§ Aim of the task:
Count how many lines of the data below contain the string "Segment", and reply with that number alone.

+ + + + +

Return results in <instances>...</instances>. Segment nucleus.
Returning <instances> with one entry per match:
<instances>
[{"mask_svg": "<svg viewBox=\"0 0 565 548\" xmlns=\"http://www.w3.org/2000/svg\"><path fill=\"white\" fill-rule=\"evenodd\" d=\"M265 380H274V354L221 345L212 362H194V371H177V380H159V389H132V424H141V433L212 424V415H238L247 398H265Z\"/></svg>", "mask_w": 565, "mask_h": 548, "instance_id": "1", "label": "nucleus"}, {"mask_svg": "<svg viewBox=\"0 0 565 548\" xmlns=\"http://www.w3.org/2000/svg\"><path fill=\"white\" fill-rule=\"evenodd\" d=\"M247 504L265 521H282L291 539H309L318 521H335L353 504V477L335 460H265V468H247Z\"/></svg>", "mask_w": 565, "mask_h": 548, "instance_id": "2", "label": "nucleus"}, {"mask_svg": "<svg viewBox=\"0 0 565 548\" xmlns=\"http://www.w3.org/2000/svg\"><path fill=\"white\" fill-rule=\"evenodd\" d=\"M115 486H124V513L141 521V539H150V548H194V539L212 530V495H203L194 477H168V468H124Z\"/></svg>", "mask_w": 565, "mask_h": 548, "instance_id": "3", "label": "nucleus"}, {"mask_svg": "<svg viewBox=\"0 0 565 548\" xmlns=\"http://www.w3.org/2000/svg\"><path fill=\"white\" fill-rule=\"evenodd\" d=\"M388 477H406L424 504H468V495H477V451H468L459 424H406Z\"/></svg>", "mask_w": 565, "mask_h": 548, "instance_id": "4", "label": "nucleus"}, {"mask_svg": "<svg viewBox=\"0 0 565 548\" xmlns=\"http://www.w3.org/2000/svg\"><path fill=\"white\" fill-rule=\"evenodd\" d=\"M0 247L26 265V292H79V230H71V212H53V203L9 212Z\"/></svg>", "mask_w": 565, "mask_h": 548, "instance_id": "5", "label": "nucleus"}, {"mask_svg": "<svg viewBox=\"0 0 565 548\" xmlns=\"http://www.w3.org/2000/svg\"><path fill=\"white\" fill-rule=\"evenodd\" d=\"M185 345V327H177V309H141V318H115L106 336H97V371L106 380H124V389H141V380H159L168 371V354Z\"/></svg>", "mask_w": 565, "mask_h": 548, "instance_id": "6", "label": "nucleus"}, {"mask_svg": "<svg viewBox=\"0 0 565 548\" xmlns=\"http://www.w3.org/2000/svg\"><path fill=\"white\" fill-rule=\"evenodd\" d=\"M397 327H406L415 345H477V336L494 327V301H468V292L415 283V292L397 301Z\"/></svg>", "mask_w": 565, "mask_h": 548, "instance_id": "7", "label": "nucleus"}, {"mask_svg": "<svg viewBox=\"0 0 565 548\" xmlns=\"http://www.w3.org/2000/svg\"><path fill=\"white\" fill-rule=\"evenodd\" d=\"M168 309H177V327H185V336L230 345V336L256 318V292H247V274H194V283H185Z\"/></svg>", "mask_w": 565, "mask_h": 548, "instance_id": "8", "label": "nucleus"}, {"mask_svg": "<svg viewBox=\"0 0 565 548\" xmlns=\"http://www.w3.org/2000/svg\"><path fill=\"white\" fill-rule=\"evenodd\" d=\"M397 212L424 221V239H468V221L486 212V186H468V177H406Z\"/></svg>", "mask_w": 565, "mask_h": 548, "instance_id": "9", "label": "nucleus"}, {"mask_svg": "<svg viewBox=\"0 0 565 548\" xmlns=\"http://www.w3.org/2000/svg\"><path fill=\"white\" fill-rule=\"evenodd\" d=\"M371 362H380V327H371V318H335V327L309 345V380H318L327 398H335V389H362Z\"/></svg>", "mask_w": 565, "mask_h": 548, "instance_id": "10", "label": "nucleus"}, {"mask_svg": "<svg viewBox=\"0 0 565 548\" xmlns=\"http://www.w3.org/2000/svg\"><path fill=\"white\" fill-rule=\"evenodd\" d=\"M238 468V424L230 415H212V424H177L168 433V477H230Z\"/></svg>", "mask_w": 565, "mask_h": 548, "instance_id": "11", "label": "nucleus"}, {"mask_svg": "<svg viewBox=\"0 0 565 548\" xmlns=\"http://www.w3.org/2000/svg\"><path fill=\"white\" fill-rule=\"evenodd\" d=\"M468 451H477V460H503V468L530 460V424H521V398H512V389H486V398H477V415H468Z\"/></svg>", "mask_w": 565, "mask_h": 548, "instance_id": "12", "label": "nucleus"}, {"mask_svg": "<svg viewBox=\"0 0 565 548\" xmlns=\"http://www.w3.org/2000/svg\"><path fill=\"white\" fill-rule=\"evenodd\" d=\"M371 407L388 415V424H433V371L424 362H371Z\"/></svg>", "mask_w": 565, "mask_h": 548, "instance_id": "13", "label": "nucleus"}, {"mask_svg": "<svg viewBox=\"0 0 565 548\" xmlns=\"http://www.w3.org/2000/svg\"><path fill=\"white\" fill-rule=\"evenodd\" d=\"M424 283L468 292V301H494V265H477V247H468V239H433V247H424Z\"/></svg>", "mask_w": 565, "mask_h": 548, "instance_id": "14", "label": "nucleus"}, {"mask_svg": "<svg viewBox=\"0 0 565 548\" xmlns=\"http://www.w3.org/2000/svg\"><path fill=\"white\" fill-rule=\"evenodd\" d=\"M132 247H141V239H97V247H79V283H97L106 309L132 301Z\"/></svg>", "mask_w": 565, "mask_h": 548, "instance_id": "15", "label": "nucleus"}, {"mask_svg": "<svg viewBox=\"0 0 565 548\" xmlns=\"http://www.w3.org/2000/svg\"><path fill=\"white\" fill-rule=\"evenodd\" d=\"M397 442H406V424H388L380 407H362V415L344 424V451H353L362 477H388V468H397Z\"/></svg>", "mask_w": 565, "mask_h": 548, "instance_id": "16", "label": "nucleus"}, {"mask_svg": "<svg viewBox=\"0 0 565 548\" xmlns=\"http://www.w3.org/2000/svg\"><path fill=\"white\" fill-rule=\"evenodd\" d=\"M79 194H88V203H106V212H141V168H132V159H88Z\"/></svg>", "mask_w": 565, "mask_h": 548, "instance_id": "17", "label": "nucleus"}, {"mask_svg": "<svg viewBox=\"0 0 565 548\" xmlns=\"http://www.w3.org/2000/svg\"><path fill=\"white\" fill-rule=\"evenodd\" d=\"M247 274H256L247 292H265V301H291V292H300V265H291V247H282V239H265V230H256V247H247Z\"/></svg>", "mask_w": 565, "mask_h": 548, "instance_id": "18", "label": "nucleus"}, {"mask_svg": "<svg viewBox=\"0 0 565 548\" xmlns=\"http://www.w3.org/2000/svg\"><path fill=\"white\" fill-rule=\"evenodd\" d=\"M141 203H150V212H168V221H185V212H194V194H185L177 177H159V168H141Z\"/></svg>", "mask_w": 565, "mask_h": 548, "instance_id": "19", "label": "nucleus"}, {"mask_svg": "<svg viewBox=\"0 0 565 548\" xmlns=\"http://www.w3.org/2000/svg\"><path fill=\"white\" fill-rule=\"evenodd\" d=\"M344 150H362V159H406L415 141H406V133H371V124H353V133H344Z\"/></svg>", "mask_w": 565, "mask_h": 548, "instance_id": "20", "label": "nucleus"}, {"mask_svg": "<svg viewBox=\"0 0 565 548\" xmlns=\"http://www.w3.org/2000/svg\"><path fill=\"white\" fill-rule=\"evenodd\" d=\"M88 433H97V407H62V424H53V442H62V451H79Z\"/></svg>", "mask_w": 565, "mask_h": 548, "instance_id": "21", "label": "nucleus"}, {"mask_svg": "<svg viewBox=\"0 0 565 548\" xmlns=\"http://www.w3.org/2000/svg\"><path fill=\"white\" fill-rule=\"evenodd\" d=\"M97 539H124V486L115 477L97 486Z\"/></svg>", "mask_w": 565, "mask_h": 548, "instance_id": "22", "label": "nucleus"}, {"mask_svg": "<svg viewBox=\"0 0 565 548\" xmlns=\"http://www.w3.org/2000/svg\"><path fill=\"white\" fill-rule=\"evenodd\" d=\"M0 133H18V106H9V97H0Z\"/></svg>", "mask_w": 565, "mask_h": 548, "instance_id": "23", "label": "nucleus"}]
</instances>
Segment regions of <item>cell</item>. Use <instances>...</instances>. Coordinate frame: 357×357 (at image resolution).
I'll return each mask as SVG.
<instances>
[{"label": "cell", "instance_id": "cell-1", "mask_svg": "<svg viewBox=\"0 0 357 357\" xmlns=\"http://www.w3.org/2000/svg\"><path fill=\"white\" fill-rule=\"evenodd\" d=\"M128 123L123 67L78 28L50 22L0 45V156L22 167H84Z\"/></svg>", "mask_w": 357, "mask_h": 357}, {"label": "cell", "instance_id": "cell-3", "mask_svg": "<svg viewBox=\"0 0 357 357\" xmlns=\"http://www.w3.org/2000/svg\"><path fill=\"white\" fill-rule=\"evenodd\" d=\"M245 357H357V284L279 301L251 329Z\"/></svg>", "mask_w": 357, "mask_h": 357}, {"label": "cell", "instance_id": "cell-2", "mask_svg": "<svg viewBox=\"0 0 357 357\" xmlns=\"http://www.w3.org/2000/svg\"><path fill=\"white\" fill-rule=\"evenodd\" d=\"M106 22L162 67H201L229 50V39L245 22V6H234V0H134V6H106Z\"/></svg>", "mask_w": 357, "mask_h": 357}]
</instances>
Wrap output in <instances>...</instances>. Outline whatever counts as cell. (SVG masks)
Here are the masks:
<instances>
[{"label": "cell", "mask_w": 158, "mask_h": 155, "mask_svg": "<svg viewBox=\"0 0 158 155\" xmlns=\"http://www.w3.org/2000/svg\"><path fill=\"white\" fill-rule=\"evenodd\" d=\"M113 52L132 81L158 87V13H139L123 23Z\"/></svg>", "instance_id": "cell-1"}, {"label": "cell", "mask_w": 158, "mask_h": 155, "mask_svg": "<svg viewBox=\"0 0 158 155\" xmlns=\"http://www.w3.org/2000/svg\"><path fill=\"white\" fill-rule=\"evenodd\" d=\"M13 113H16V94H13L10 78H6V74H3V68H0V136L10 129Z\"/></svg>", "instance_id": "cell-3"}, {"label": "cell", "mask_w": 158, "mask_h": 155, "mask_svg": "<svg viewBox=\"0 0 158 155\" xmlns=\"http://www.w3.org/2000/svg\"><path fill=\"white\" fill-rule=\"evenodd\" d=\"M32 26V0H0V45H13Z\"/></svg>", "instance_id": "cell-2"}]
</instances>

+ + + + +

§ Reply:
2